_ЗАДАНИЕ_. В тексте о деле Бродского замените "прошлое безмолвие" на "прежнее молчание" и приведите фрагмент между словами "Е. Воеводин просчитался: он" и "об этом ниже." включительно.

_ПРЕДОСТАВЛЕННЫЙ ТЕКСТ_.
>>

1963. Дело Иосифа Бродского. На этом процессе, где поэта обвиняли в тунеядстве (мы ниже вернемся к нему), главным свидетелем обвинения выступал Евгений Воеводин, молодой прозаик. На этот раз процесс был открытым — в зал заседаний пустили кое-каких посторонних (заполнив его предварительно доставленными на грузовиках строительными рабочими), и Воеводин знал, что карьеру делает гласно, в присутствии не только сотен строителей, но и десятка писателей. Однако к резонансу международному он не подготовился. Очень скоро мировая пресса (начиная с Фигаро литерер) опубликовала полный отчет о судебном заседании, да и по Советскому Союзу эта запись — блестящее публицистическое (даже художественное) произведение Фриды Вигдоровой
— передавалось из рук в руки и приобрело широкую известность. Имя Евгения Воеводина стало символом низости, а, также как его отец, тоже писатель и тоже Воеводин (Всеволод) отнюдь не отличался порядочностью, то родилась отличная эпиграмма, заклеймившая их обоих:
Дорогая Родина,
Чувствуешь ли зуд?
Оба Воеводина
По тебе ползут.
Е. Воеводин просчитался: он ориентировался на прошлое безмолвие, а время наступило другое. Разумеется, он не мог догадаться, что история, в которой он принял участие, положит начало Самиздату — тогда и слова этого еще не было, оно только рождалось (первоначально в чуть иной форме — «Самоиздат»). И разве могли знать тогдашние руководители ленинградского Союза писателей, что войдут в историю благодаря делу Бродского? Прежде всего это относится к поэту Александру Прокофьеву; однако об этом ниже.

<<

_ИСХОДНЫЕ ДАННЫЕ_.
>>

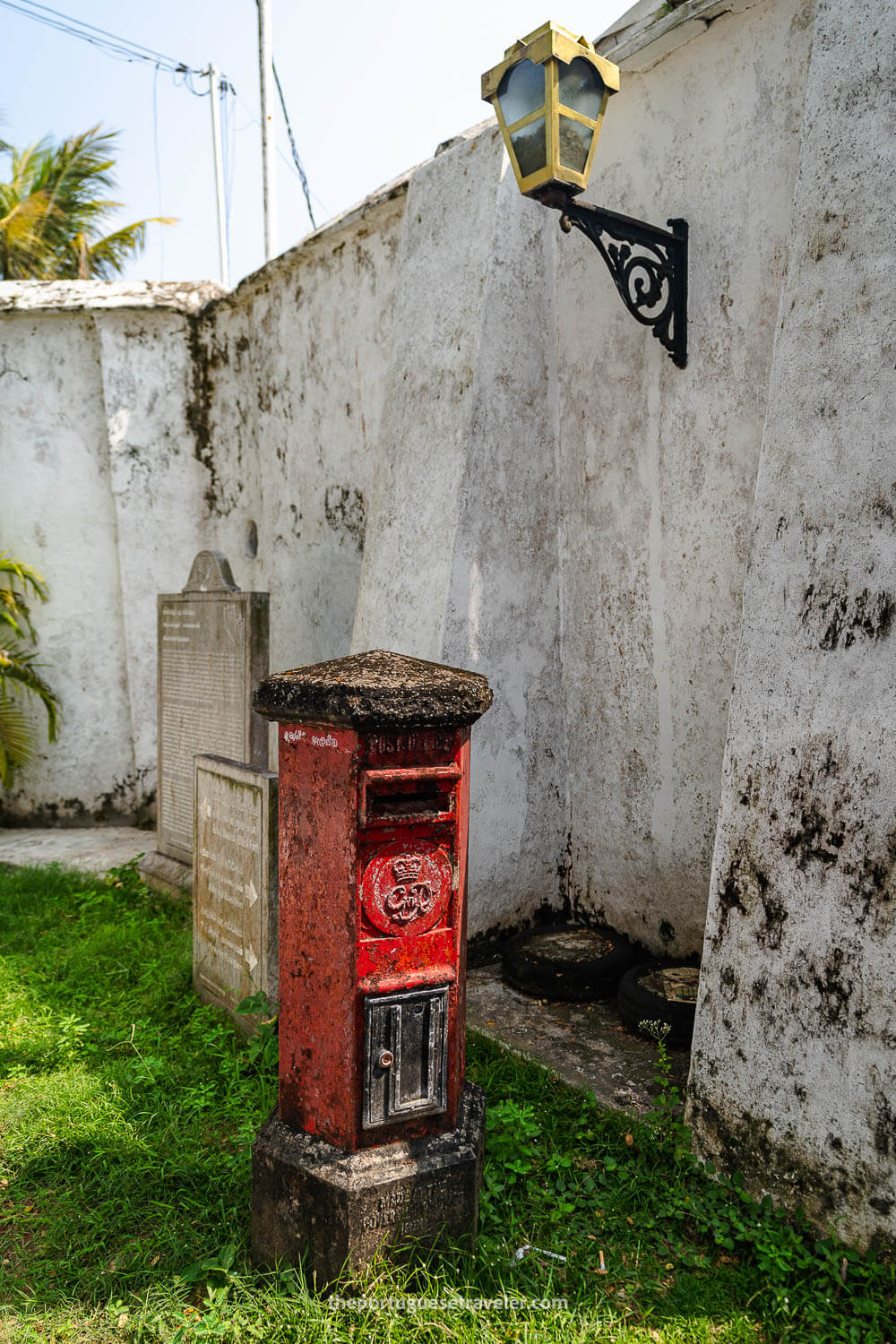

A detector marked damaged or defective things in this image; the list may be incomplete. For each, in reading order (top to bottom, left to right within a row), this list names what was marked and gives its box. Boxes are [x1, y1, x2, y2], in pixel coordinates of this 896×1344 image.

<<

_РЕЗУЛЬТАТ_.
Е. Воеводин просчитался: он ориентировался на прежнее молчание, а время наступило другое. Разумеется, он не мог догадаться, что история, в которой он принял участие, положит начало Самиздату — тогда и слова этого еще не было, оно только рождалось (первоначально в чуть иной форме — «Самоиздат»). И разве могли знать тогдашние руководители ленинградского Союза писателей, что войдут в историю благодаря делу Бродского? Прежде всего это относится к поэту Александру Прокофьеву; однако об этом ниже.